Health Minister Gaétan Barrette says he won’t boost the funding of the McGill University Health Centre despite the pleas of cancer patients and the physically disabled at an emotional news conference Thursday.
Although Barrette acknowledged that the government is flush with $300 million in additional health funds, he argued that it wouldn’t make sense to use some of it to cover the MUHC’s budget deficit.
“I have an additional $300 million of new money, right,” Barrette told reporters after the press conference by the Central Users’ Committee of the MUHC.
“That’s what we are investing in this current budget. I cannot take 15 per cent of that additional money to cover a $42-million deficit in one hospital if (all) measures to put in place are not. That’s proper management on our part.”
“Some corrective measures that were taken elsewhere were not necessarily taken at the MUHC,” he added.
Barrette disagreed that the MUHC is underfunded, but he did concede that “the MUHC was in the worst situation in the province” because it was “overwhelmed” by an unusually high number of patients in need of alternative care.
The five-hospital network provides specialized acute care, and patients requiring so-called alternative care are better served in other institutions like public nursing homes or rehabilitation centres.
Earlier on Thursday, the users’ committee complained that “patients are caught in the middle of political bickering between the ministry and the MUHC administration, and it is time to remind both of them that their priority should be providing seamless, high-quality care to patients.”

## How to complete this task
Carry on the news story about the MUHC funding dispute, starting right after its last sentence.

(Stored records)
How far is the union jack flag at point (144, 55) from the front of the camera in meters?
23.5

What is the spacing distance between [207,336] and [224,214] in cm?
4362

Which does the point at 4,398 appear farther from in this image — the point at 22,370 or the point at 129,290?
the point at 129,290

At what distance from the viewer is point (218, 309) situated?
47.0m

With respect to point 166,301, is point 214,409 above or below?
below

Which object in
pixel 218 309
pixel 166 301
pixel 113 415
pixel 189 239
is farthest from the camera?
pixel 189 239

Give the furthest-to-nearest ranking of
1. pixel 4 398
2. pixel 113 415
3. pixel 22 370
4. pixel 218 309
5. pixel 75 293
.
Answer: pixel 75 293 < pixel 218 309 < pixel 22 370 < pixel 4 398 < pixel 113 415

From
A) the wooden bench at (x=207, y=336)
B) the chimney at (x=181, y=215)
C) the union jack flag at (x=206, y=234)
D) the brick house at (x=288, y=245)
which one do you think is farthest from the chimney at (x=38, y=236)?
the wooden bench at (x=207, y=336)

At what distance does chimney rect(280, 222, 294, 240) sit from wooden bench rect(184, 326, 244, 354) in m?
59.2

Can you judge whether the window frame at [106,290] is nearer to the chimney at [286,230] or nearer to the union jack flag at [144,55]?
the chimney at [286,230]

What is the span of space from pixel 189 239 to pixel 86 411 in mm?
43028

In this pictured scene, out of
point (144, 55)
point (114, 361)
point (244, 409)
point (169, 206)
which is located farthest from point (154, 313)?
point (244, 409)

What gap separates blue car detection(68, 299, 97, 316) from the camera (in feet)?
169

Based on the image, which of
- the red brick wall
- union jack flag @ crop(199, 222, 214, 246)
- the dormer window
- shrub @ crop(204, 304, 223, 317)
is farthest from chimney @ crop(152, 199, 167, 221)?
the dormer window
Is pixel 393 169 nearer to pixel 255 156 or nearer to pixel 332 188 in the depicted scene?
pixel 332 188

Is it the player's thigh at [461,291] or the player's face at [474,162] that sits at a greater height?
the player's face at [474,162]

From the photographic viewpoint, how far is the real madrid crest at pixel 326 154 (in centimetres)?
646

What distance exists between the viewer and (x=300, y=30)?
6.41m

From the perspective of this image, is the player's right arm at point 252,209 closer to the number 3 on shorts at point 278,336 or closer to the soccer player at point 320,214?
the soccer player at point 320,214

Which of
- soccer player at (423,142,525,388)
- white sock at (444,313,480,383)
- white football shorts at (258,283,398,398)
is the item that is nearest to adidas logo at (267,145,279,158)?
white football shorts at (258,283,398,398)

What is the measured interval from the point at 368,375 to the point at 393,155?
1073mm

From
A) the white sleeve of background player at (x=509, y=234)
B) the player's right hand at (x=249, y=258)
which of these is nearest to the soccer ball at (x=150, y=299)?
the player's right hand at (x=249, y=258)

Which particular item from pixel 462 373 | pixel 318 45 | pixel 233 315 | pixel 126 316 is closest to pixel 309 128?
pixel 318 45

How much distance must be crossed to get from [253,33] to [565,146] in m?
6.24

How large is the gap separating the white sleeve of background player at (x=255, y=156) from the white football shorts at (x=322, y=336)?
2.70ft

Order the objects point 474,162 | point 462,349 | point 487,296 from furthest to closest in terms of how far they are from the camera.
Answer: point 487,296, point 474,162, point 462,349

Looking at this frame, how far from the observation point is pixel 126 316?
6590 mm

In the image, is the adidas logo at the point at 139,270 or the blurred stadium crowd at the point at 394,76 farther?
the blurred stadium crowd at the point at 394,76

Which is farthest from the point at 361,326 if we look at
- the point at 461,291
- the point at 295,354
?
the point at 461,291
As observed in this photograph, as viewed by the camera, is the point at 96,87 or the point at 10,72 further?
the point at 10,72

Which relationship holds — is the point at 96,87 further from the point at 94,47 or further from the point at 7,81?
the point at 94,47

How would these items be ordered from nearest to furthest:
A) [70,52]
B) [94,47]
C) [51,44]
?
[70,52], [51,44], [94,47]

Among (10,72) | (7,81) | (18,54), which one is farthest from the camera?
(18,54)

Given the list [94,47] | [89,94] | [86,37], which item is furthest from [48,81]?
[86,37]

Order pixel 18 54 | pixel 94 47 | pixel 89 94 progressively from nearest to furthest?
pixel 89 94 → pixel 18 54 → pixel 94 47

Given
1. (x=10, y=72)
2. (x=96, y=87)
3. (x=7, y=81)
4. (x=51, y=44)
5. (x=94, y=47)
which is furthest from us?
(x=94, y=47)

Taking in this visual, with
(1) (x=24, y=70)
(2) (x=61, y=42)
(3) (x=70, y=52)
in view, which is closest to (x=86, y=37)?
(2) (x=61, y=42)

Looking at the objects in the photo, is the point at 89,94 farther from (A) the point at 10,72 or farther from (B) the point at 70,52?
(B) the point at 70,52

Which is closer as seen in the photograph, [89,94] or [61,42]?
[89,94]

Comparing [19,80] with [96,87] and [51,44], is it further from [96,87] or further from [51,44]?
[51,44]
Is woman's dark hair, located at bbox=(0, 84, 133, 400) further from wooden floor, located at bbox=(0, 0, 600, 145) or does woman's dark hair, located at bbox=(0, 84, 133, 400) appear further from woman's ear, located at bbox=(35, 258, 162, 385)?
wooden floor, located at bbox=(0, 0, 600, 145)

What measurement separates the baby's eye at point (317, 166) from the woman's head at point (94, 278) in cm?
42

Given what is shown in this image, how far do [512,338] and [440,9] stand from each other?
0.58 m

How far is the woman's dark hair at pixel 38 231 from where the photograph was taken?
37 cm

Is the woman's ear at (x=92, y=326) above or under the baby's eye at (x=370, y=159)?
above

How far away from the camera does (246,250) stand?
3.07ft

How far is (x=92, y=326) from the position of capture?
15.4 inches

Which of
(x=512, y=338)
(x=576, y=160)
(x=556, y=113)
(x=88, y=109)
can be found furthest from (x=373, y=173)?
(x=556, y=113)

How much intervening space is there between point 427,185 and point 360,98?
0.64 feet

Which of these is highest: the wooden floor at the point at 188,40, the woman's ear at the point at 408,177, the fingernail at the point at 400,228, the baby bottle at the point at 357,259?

## Output below
Committee members shared horror stories of delays in treatment, and problems in the design of the MUHC superhospital for patients in wheelchairs.
Amy Ma, co-president of the committee, cited the case of a Stage 1 lung cancer patient who was in need of surgery to remove a tumour. The wait took so long that by the time the operation became available, the patient’s cancer had deteriorated to Stage 3 and was considered inoperable.
Ma noted that a number of patient services, like the cancer survivorship program, have been suspended because of a lack of funding.
“Cancer doesn’t go on vacation,” Ma added.
“Unfortunately, every day we are seeing the harm caused to users,” said Pierre Hurteau, a cancer survivor and the committee’s other co-president. “We are receiving more and more shocking complaints from patients and families.”
The MUHC — which opened the $1.3-billion superhospital at the Glen site in Notre-Dame-de-Grâce in April 2015 — is struggling amid the steepest funding cuts in its history. Union leaders have decried what they estimate are $120 million in cutbacks in the past five years, while the MUHC’s chief of surgery has said that at least 1,000 elective surgeries will be cancelled this year due to a lack of funds.
Barrette is also considering proposals to fold the MUHC into a larger “conglomerate” of two other west-end health organizations — an idea that doctors and patients oppose as unwieldy.
Barrette denied that he is at loggerheads with the hospital network despite having declared in a radio interview in March that “there is a problem in terms of leadership at the MUHC and we are addressing that issue.”
“There is no battle, war — whatever — between us and the MUHC,” he said.
“The MUHC is a great hospital. There is no war. But there are unfortunately many, many, many, many people making statements that are not exactly the reflection of the reality that we live in.”
Still, the users’ committee warned that voters will remember Barrette’s constant criticism of the MUHC when it comes time to choose the next government in a general election next year.